■ What you are asked to do ■
In your copy, leave out the pictures; write out all the data exactly.

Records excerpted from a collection
- - -

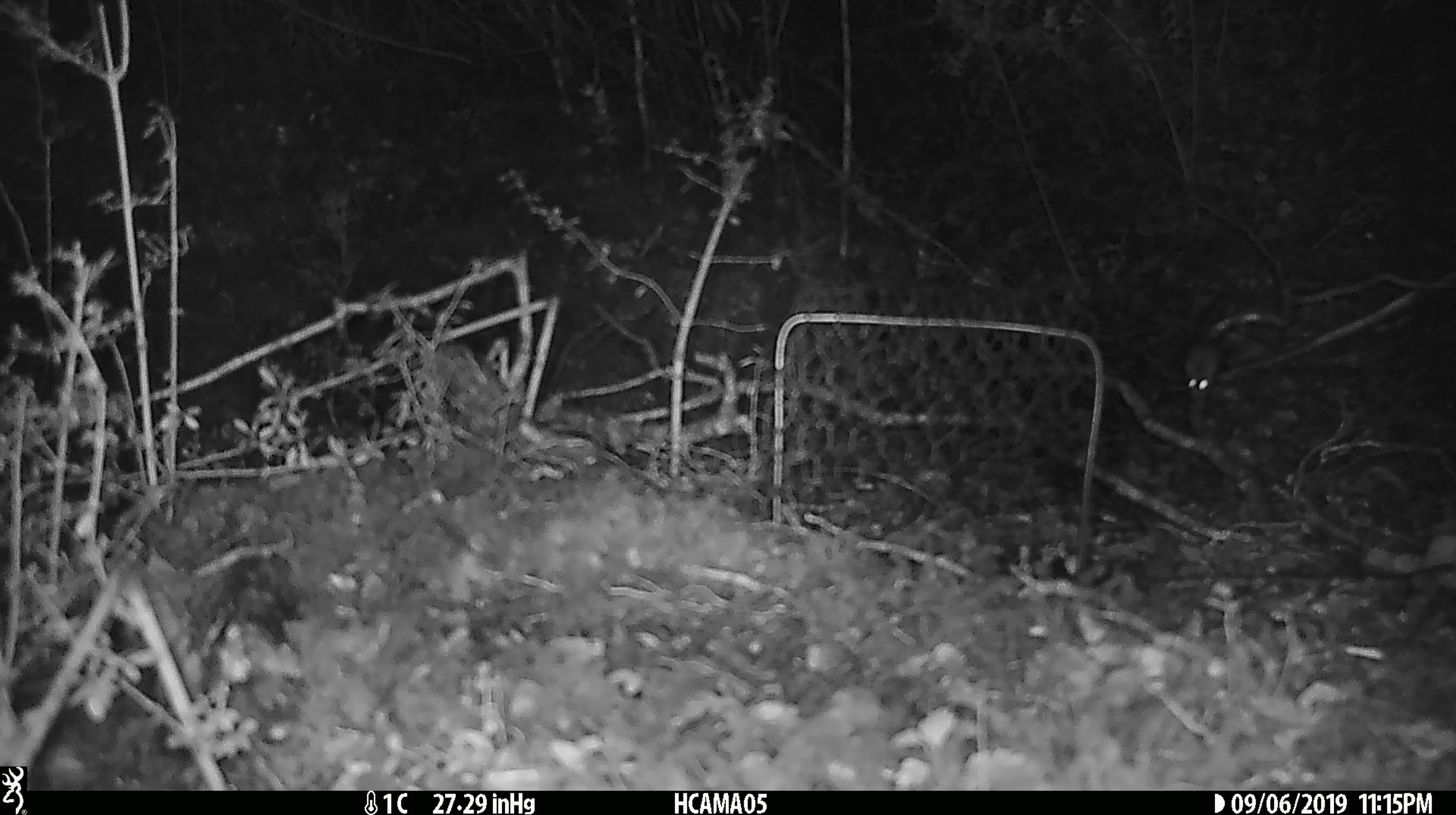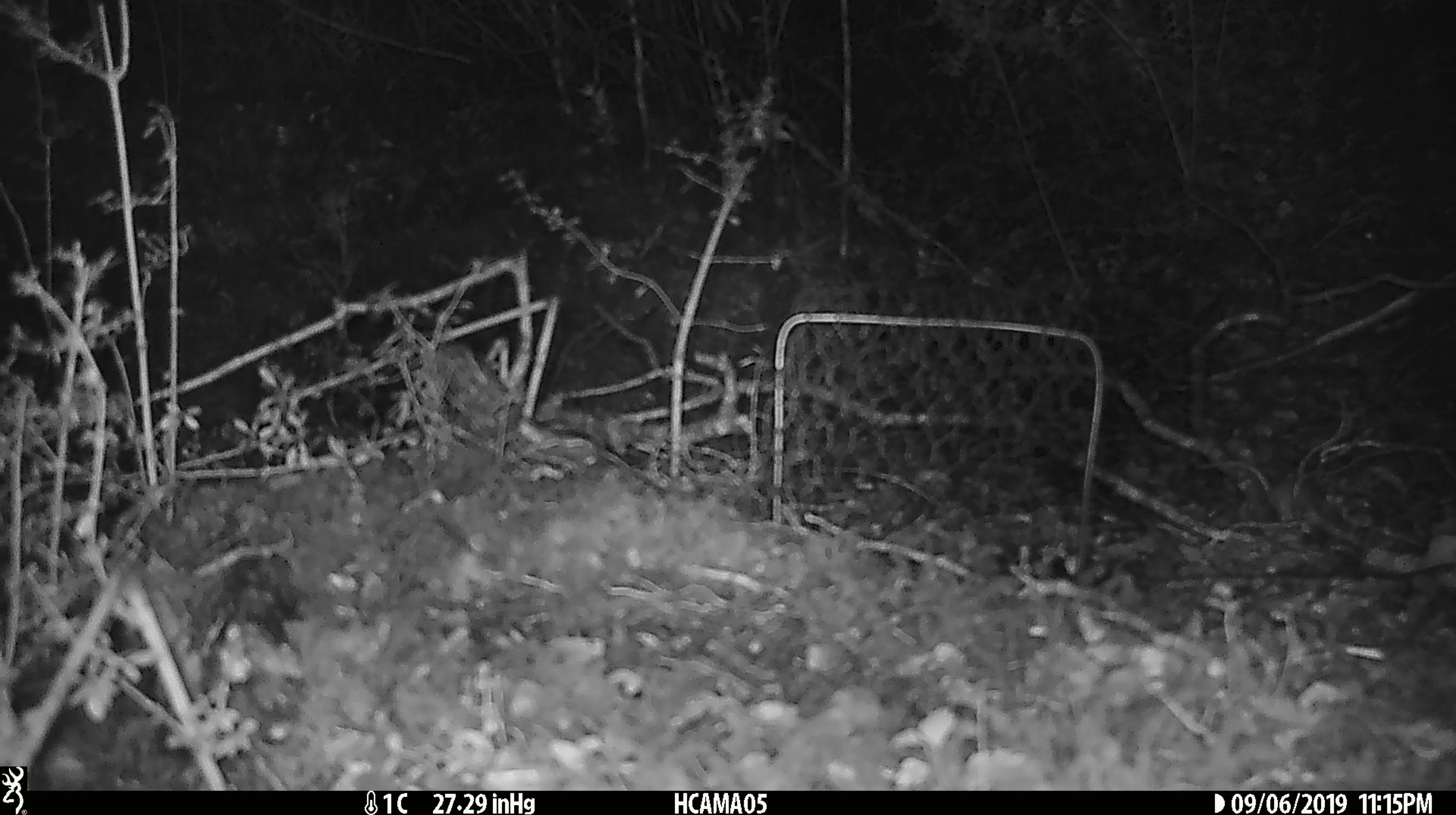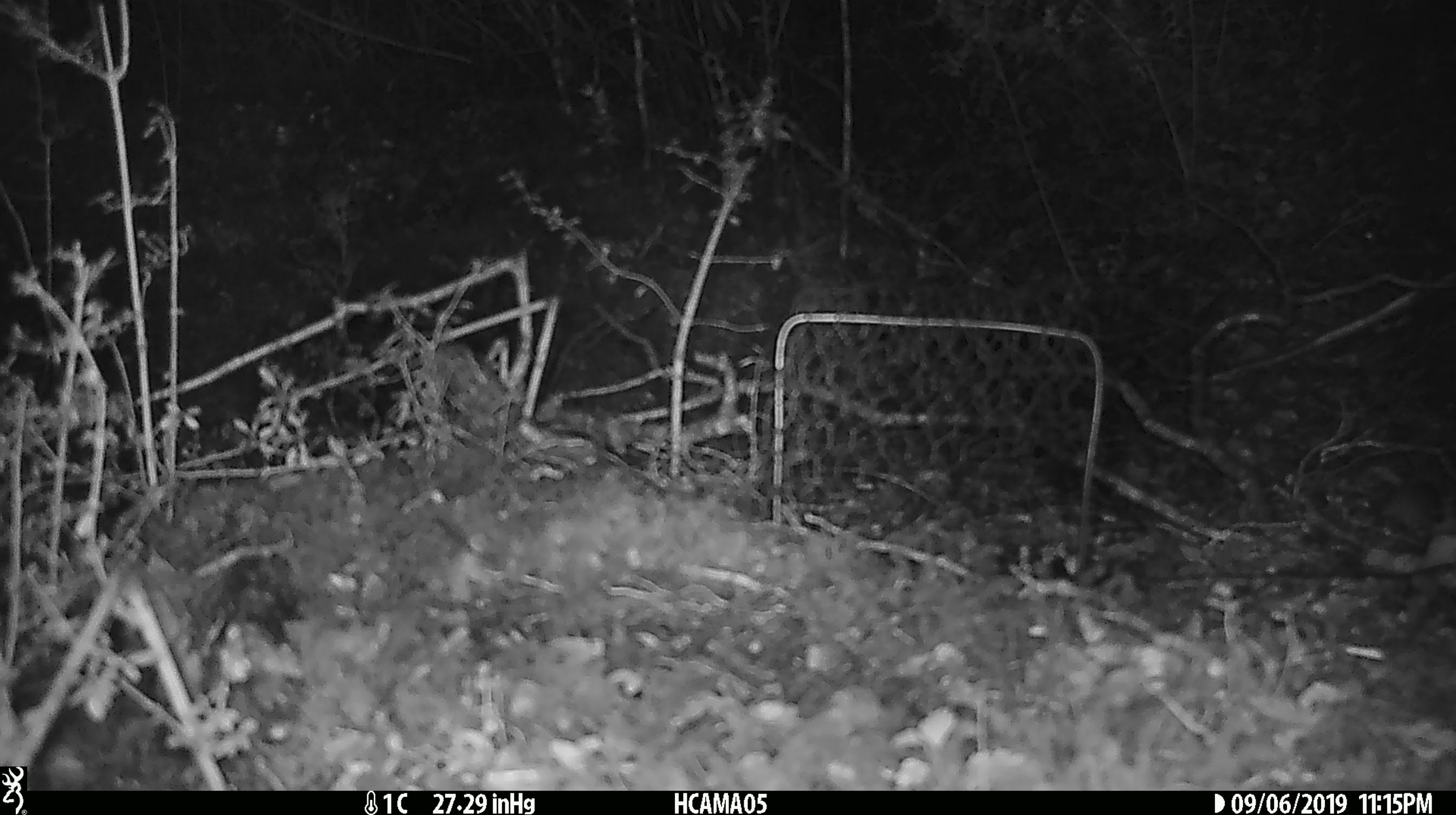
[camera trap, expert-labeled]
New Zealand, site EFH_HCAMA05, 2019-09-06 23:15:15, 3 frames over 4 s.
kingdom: Animalia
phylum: Chordata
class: Mammalia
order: Rodentia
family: Muridae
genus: Mus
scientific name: Mus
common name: mouse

- - -

■ Expected answer ■
[camera trap, expert-labeled]
New Zealand, site EFH_HCAMA05, 2019-09-06 23:15:15, 3 frames over 4 s.
kingdom: Animalia
phylum: Chordata
class: Mammalia
order: Rodentia
family: Muridae
genus: Mus
scientific name: Mus
common name: mouse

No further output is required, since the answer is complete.